Tue. May 17th, 2022

Isle of Wight Observer News

The Island's Free Newspaper

Dedicated road police to return to the Island

2 min read

Island residents are set to benefit from an enhanced roads policing service, due to the re-introduction of a dedicated team.

As part of a 600-officer uplift over the next financial year, additional roads policing posts are being created across Hampshire and the Isle of Wight. Under new proposals, an additional unit of two road policing officers will be established on the Island to complement the current arrangements.

As part of austerity measures, introduced in 2016, specialist armed response vehicle officers were posted to the Island to carry out roads policing duties. They work alongside other police officers to support the force’s commitment to road safety, and capacity is boosted by officers based on the mainland when necessary.

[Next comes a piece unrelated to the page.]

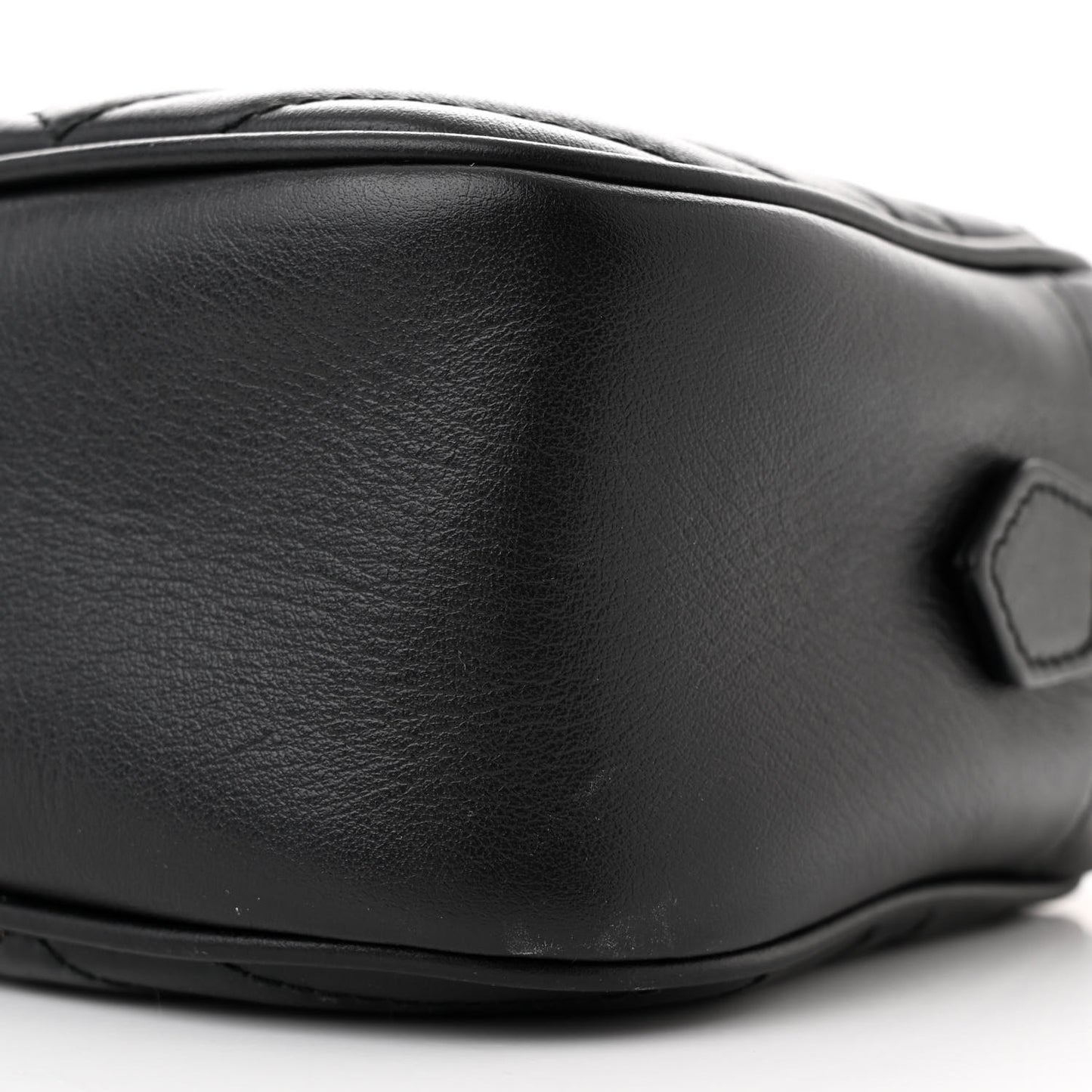 Calfskin Matelasse Small GG Marmont Chain Shoulder Bag Black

The decision to re-establish a dedicated unit follows concerns first raised by the Island’s coroner, Caroline Sumeray, who wrote to Hampshire’s Chief Constable in April 2021, following an inquest into a fatal accident. Councillor Ian Dore, who has campaigned on road safety since his election last May, also spoke passionately about the need for a dedicated road policing unit at a council meeting in September. A joint letter was then sent in December from council leader, Cllr Lora Peacey-Wilcox and MP, Bob Seely, to Chief Constable, Olivia Pinkney, and Police and Crime Commissioner, Donna Jones. This was followed by calls for the change from the Isle of Wight Association of Local Councils.

Mrs Sumeray pointed out that Islanders pay the same police precept as in other areas of Hampshire, and were entitled to expect similar levels of service. Her letter also revealed that Island officers had sought additional roads policing training; it said: ‘It is disappointing to read that these officers have asked to receive this more specialist training (to accord with their duties) in line with their Hampshire colleagues, but that this has been refused by Hampshire Constabulary.

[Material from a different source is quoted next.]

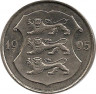 Монета. Эстония. 1 крона 1995 год. ав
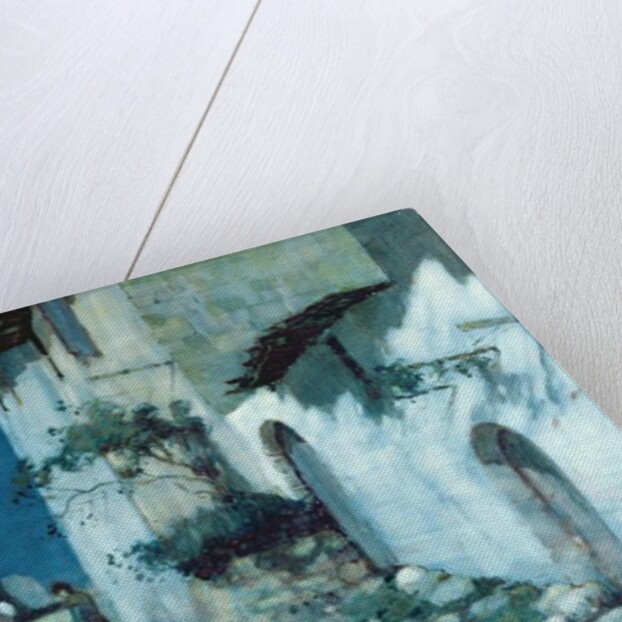 Spanish Village Conversation by Moonlight by Albert Moulton Foweraker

“I struggle to understand how it can be justified for those officers who carry out their duties on the Isle of Wight to not be trained to the same high standard as their colleagues in the rest of Hampshire – which, it goes without saying, is the same police force.”

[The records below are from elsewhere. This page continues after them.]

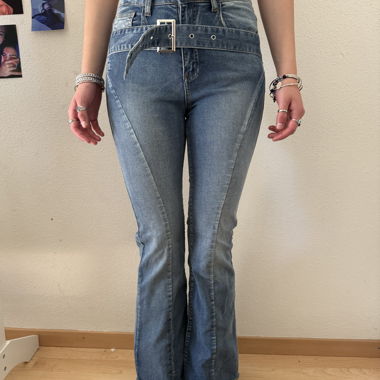 Jeans con cintura, bootcut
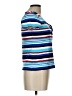 Chaps 100% Cotton Blue Short Sleeve Top Size L (petite) - photo 4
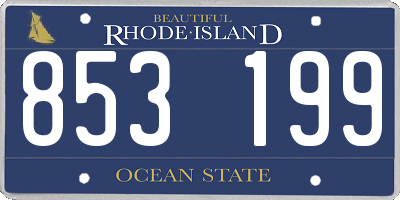 RI license plate 853199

Her letter secured a commitment to a review of the situation.

Police and Crime Commissioner, Donna Jones, said: “I am grateful to the members of the community and elected representatives who have contacted me about the issue of road safety on the Isle of Wight. I would like to thank ACC Tim Metcalfe for listening to the community and working with me to achieve a positive outcome.”

Assistant chief constable, Tim Metcalfe, said: “We are committed to ensuring our roads are safe for motorists on the Isle of Wight, and this has been led by the efforts of the dual-skilled ARV officers who also carry out roads policing duties.

“I have every confidence that this additional resourcing for the Isle of Wight will help to keep road users safe and improve the service we provide to our communities on the Island.”